Page 5 of 7

Re: Nagios user java command using over 200% CPU

Posted: Fri Mar 22, 2019 12:25 pm
by rferebee
Good morning...

I'm having a major issue. One of the nodes in my primary cluster has crashed everyday for the last 3 days. I don't know what's going on.

This all started because we had a VMware issue and lost communication with our SAN storage while the system was running. I think that all the indexes might be corrupt on the secondary node, but I have no clue how to get the system back stable again.

I have attached an updated system profile. Can you please help me?

Thank you.

Re: Nagios user java command using over 200% CPU

Posted: Fri Mar 22, 2019 2:55 pm
by npolovenko
@rferebee, The indices don't appear to be corrupt. However, the drive is getting full and hitting the low watermark.
Please run the following command in the console and show us the output:
Thank you.

Re: Nagios user java command using over 200% CPU

Posted: Fri Mar 22, 2019 3:01 pm
by rferebee
Please see screenshots from both nodes in the cluster. Thank you.

Re: Nagios user java command using over 200% CPU

Posted: Fri Mar 22, 2019 3:44 pm
by rferebee
I just ran 'top -H' on one of my nodes and I was wondering why there are so many separate nagios java processes running? See attached screenshot.

This this typical behavior for a Nagios Log Server system?

Re: Nagios user java command using over 200% CPU

Posted: Mon Mar 25, 2019 7:48 am
by scottwilkerson
The -H argument to top show individual threads.
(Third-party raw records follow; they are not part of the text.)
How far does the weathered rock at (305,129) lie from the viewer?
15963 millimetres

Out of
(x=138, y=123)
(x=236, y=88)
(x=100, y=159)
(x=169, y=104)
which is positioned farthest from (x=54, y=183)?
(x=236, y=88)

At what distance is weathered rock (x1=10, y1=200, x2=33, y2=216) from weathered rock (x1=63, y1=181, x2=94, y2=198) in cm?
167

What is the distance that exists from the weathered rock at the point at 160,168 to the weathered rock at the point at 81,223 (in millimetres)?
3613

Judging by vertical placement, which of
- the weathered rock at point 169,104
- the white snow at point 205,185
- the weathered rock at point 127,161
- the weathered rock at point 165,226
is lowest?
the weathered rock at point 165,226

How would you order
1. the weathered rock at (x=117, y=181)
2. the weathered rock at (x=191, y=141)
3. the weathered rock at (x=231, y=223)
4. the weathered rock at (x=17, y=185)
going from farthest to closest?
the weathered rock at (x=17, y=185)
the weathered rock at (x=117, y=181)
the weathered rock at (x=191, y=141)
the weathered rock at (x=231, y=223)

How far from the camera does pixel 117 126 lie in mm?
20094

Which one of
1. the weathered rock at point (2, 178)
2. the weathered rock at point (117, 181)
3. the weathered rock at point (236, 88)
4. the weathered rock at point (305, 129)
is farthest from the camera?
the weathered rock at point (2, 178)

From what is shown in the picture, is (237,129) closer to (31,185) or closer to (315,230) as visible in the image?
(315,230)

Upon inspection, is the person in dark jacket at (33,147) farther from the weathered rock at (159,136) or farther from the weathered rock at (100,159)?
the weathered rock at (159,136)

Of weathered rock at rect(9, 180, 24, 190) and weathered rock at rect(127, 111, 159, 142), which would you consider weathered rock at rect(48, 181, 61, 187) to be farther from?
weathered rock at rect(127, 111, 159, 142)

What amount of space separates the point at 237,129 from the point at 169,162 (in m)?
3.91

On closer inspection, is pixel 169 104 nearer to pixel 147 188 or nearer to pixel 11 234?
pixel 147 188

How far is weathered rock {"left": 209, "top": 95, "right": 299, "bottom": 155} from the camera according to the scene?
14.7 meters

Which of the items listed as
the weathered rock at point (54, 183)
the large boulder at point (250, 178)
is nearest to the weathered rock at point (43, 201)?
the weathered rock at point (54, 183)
this is normal because it is a multi-thread application, you have a different thread for each connection to both elasticsearch and logstash which are both java applications.

Re: Nagios user java command using over 200% CPU

Posted: Mon Mar 25, 2019 12:56 pm
by rferebee
Is there any maintenance tasks that you would recommended to ensure we keeping our Log Server as "junk free" as possible?

For example, are there any log files we can purge or errant files/directories we can remove?

We plan on expanding the drive this afternoon, but we would like to ensure we free up as much space as possible beforehand.

Thank you.

Re: Nagios user java command using over 200% CPU

Posted: Mon Mar 25, 2019 1:35 pm
by scottwilkerson
The only cleanup of logs would be in the following directories but these should be taken care of by logrotate on the system already

Code: Select all

/var/log/logstash/*
/var/log/elasticsearch/*

Re: Nagios user java command using over 200% CPU

Posted: Mon Apr 01, 2019 10:39 am
by rferebee
Good morning, we're trying to make a decision internally and would like your assistance.

Currently, we have a singe two node cluster and we were considering adding an additional 2 node cluster and breaking off our WAN monitoring devices onto that cluster. You're aware of the performance issues we've been facing and the fact that we've been throwing resources at this thing to no avail.

Would it be better to add the two additional nodes we have to our existing cluster or have the two separate 2 node clusters like we were considering?

If we do decide to go with a 4 node cluster, how does the data get spread across the nodes? I have limited knowledge of ELK, but from what I've read it seems like it stripes the data across the nodes. The only difference being is that no more than 1 node can go offline at time?

Re: Nagios user java command using over 200% CPU

Posted: Mon Apr 01, 2019 2:30 pm
by scottwilkerson
rferebee wrote:Would it be better to add the two additional nodes we have to our existing cluster or have the two separate 2 node clusters like we were considering?
I personally would add them to the existing cluster, the cluster is more efficient the larger it is.

Each index is split into 5 shards, and the default behavior is have one primary and one replica shard (the replica is stored on a different server than the primary). With a larger cluster this data is spread across all 4 nodes, just keeping one replica, if one of the instances in your cluster goes down, the cluster automatically relocates the shards to make sure you still have one primary and one replica.

Re: Nagios user java command using over 200% CPU

Posted: Mon Apr 01, 2019 3:52 pm
by rferebee
Are you aware of or can you provide any technical documentation that describes the performance benefits we might see by expanding our existing cluster? I'm having a heck of a time finding anything online myself which says something to the effect of, "3+ nodes provide a more stable and efficient cluster for Nagios Log Server/ELK".

The issue being, I've spent a considerable amount of time trying to get this new cluster online and now we may switch directions. I'd love to have some concrete data as to why it's the best course of action.

Full disclosure, I'm all for one cluster as I'd rather manage one instead of two.